PASSAGE FOR REVIEW ::
Over the years, linkage and small-scale candidate gene studies were successful in the identification of genes that caused monogenic variants of T2D, such as maturity onset diabetes of the young (MODY), syndromes of insulin resistance and Wolfram syndrome [6, 9]. However, when applied to the more common, complex forms of T2D these methods were largely unsuccessful. Combined analysis of multiple studies eventually yielded a number of chromosomal locations with suggested evidence for linkage; however none have revealed the underlying loci [10, 11]. On the other hand, small-scale candidate gene approaches identified only two loci reproducibly associated with T2D, PPARG and KCNJ11 [12–14] (Figure 1). Large-scale association and targeted evaluation of common variants within genes known to be involved in monogenic forms of diabetes identified an additional two signals, at WFS1  and HNF1B  (Figure 1).
The signal with the strongest effect for T2D was identified early in 2006 through the identification of a suggestive linkage signal at 10q. Researchers at deCODE subsequently fine-mapped the region and discovered the robust association of the TCF7L2 (transcription factor 7-like 2) gene with T2D  (Figure 1). Despite this successful finding, the common variants in TCF7L2 did not explain the original signal on chromosome 10, suggesting that additional, undiscovered, and rare pathogenic variants may still account for the original linkage signal. TCF7L2 was not a known biological candidate at the time of its discovery, its finding illustrated the power of an unbiased or ‘hypothesis free’ approach to reveal important novel insights regarding disease aetiology.
Since linkage scans were shown to have less power than association studies to detect the small genetic effects expected for loci involved in complex diseases , the ability to scan the entire genome for association in such an unbiased way was a very attractive prospect. In addition, there was the practical advantage that large samples of unrelated cases and controls could be collected much more easily than family-based samples.
GENOME-WIDE ASSOCIATION STUDIES
There were several key developments that made genome-wide association studies (GWAS) possible. The first was the completion of the human genome sequence which in turn led to detailed maps of common single nucleotide polymorphisms (SNPs) and patterns of linkage disequilibrium (LD—statistical dependence of alleles at two genetic loci) produced by The International HapMap Consortium (HapMap) , and later maps of common copy number variants (CNVs) [20, 21]. Information on the extent of LD was used to show that in European populations, approximately 500 000 SNPs could be used to serve as proxies for ∼80% of common variants , prompting commercial companies to design high-throughput high-accuracy genotyping arrays. The collection of large, well-phenotyped samples from cohort and case–control studies combined with the advances in genotyping technology meant that it was then both technically and financially possible to genotype many thousands/millions of variants in large numbers of samples. Finally, there were methodological advances, including statistical tools such as PLINK  that were made freely available, facilitating the design, analysis and interpretation of the large amounts of data being produced. When performing such large numbers of association tests, the importance of stringent significance thresholds was recognized. Empirical estimation of 1 million independent tests across common variants in the genome of Europeans led to P = 5 × 10−8 becoming the generally accepted threshold below which genome-wide significance was declared [24, 25]. Suggestive signals identified in an initial discovery sample set are then routinely validated using a staged design which incorporates a second, sufficiently powered, sample set. Finally, it is important to note that when describing an association, it has become standard practice to refer to the identified signal by the closest gene(s) name(s); but this does not necessarily mean that the gene itself is causal.

STUDY MATERIAL ::
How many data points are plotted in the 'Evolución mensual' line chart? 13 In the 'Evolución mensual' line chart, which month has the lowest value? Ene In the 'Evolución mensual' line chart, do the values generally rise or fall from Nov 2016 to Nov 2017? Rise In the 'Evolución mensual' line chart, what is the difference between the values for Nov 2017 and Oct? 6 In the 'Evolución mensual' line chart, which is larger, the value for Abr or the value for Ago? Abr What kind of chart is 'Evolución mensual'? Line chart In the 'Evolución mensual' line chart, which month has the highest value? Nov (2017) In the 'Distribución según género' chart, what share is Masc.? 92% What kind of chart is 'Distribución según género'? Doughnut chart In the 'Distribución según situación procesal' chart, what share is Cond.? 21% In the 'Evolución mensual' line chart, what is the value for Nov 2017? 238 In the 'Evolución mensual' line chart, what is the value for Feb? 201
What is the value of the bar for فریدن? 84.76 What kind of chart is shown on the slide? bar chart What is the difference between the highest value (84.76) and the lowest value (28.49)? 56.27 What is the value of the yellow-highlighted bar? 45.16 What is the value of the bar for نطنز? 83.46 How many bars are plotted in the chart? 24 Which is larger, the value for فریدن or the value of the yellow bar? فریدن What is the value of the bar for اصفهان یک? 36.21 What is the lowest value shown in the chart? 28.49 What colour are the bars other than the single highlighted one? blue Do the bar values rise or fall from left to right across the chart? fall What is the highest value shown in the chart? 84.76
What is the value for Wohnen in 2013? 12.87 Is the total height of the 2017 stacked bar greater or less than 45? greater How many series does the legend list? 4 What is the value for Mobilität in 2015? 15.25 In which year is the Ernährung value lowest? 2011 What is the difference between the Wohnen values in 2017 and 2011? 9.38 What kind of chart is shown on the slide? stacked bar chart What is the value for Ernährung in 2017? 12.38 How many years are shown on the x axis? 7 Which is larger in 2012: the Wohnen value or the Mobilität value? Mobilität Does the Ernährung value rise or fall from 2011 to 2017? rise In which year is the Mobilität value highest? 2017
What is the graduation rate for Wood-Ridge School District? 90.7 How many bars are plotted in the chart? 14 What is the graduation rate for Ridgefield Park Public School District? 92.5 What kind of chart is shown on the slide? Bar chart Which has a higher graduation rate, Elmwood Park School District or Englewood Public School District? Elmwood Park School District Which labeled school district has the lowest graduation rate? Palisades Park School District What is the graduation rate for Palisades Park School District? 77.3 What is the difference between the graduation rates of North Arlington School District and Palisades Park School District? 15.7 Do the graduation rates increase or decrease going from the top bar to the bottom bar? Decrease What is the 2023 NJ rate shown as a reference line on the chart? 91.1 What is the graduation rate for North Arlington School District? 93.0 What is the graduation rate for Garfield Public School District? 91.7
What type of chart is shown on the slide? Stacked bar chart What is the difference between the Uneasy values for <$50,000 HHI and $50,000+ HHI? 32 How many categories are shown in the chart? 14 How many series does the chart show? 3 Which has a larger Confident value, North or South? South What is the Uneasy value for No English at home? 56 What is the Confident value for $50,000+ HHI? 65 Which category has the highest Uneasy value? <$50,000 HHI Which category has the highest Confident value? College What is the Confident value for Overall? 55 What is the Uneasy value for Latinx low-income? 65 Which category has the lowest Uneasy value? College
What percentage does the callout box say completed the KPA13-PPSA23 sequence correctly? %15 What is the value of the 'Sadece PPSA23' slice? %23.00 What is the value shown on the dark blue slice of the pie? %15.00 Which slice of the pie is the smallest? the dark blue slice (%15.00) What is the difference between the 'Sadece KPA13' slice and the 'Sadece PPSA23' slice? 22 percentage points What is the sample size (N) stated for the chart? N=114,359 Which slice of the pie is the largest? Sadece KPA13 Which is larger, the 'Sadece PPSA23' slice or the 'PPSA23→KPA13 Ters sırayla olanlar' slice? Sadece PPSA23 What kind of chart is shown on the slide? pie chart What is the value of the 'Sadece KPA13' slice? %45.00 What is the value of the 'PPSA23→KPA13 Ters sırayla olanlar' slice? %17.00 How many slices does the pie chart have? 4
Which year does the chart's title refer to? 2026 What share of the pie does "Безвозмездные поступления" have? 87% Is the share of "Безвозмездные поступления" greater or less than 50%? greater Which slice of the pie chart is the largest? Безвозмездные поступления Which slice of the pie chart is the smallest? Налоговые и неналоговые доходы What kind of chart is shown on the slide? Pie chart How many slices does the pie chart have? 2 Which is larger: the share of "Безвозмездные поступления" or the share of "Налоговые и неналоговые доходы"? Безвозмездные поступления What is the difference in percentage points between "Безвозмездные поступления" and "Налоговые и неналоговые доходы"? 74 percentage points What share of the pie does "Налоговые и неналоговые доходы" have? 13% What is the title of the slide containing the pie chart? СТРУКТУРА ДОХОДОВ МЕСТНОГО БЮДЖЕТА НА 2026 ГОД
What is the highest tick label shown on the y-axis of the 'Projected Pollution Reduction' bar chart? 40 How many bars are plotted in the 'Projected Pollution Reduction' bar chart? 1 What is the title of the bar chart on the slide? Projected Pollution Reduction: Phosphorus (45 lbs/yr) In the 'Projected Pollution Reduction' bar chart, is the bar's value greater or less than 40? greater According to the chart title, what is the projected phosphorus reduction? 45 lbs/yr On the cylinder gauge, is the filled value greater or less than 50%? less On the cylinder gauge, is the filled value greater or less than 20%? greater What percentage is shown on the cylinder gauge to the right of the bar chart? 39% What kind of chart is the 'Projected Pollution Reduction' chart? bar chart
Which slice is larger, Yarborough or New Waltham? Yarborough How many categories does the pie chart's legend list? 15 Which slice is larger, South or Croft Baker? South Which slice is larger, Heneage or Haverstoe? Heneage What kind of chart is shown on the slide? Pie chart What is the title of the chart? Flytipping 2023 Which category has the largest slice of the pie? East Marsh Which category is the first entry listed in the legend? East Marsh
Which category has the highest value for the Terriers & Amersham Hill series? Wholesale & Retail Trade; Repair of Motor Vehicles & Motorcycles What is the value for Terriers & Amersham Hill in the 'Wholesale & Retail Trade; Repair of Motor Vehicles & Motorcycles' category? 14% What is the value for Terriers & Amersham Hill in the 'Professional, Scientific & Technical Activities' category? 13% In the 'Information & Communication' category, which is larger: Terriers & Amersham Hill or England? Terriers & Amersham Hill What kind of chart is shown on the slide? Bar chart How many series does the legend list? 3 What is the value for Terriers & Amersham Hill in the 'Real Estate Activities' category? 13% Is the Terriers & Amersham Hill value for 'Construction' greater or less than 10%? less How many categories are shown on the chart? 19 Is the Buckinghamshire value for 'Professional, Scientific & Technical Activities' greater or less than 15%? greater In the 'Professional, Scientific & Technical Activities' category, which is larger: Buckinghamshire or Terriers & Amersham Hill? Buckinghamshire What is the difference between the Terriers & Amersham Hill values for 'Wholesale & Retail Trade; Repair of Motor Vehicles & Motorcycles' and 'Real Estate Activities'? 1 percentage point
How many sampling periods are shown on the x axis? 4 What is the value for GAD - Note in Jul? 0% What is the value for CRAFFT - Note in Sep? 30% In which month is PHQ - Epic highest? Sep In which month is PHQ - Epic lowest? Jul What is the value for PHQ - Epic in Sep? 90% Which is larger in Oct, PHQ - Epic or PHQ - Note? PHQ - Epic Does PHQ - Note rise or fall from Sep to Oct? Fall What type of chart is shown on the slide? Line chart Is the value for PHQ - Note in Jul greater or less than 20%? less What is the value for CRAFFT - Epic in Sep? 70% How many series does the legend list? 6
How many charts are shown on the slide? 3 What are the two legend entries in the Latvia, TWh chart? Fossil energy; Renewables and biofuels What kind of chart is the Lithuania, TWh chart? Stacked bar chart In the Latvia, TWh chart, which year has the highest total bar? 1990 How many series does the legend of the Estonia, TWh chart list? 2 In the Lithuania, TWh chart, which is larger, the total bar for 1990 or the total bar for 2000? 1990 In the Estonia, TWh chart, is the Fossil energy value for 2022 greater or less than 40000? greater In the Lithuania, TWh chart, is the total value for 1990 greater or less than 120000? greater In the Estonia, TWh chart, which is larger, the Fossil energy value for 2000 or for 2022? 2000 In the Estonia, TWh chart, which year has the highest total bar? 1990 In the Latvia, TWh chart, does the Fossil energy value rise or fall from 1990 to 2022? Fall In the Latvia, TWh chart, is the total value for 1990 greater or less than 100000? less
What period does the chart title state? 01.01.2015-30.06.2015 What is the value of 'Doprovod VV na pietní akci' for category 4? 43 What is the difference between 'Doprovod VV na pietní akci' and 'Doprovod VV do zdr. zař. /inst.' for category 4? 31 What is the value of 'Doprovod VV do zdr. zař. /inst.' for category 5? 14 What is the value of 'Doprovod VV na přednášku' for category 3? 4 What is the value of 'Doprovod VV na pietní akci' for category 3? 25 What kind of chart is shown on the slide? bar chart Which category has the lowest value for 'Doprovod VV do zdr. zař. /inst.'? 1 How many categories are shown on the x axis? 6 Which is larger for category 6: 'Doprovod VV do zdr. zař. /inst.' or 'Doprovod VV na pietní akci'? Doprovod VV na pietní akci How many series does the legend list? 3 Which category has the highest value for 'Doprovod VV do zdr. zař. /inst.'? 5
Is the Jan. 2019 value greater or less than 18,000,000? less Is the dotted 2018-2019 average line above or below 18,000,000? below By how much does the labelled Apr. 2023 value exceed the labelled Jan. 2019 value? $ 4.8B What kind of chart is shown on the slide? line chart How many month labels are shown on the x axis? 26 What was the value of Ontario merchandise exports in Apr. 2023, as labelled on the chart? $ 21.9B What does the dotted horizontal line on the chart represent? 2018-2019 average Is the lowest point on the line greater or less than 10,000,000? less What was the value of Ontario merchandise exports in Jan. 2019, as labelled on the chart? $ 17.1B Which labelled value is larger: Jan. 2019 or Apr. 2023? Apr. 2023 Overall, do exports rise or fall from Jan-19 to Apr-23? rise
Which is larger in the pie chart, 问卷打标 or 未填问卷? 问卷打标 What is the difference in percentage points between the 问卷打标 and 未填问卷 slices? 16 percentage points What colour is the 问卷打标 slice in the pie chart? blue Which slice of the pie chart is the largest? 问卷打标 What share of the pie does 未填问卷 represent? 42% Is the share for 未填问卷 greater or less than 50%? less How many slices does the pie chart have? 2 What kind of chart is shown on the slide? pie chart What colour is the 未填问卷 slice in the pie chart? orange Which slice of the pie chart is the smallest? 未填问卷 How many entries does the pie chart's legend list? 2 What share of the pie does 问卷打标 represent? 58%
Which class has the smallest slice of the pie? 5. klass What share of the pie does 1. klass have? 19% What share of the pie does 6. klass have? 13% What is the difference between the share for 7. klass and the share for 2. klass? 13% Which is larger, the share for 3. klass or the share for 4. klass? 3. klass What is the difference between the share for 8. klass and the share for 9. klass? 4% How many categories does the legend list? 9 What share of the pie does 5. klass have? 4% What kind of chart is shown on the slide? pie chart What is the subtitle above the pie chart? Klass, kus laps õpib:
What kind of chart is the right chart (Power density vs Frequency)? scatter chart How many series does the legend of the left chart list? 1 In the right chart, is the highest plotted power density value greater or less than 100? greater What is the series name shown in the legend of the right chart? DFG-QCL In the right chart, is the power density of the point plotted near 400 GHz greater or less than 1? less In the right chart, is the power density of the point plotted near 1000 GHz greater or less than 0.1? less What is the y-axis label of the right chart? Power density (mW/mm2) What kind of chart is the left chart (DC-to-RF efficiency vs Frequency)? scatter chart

EXERCISE INSTRUCTIONS ::
- 1) Set down the part of the passage on type 2 diabetes genetics from "Since linkage scans" to "than family-based samples." word for word.
- 2) In the passage on type 2 diabetes genetics, shorten the paragraph that begins "Since linkage scans were shown" while keeping its main facts.
- 3) Continue the passage on type 2 diabetes genetics, starting after its last sentence.

ANSWERS TO THE TASKS ::
- 1)
Since linkage scans were shown to have less power than association studies to detect the small genetic effects expected for loci involved in complex diseases , the ability to scan the entire genome for association in such an unbiased way was a very attractive prospect. In addition, there was the practical advantage that large samples of unrelated cases and controls could be collected much more easily than family-based samples.

- 2) Linkage scans had less power than association studies to detect the small genetic effects expected at loci for complex diseases. This made an unbiased, genome-wide association scan very attractive. Association studies also had a practical advantage: large samples of unrelated cases and controls were much easier to collect than family-based samples.

- 3)
The first GWAS for T2D  provided the necessary evidence that GWAS would work for complex disease. They enriched for a genetic effect, and increased their power, by selecting non-obese, earlier onset cases with a family history of T2D. With a relatively modest sample size (694 cases and 645 controls), their design enabled them to identify the positive control at TCF7L2, as well as a non-synonymous SNP in the zinc transporter SLC30A8 and variants in HHEX (Figure 1). This study was followed closely by a wave of genome-wide scans from deCODE Genetics , the Wellcome Trust Case Control Consortium (WTCCC) , Diabetes Genetics Initiative (DGI)  and the Finland–US investigation of NIDDM genetics (FUSION) . In addition to the previously identified signals, these investigators also found novel associations at CDKAL1, IGF2BP2 and CDKN2A/B (Figure 1). Interestingly, controls were matched to cases in the deCODE, DGI and FUSION studies whereas in the WTCCC, a common set of controls were used for the seven UK wide case cohorts . Although from an epidemiological perspective, this was not the ideal design, it led to the finding of FTO, shown to be associated with T2D through its effect on BMI  (Figure 1).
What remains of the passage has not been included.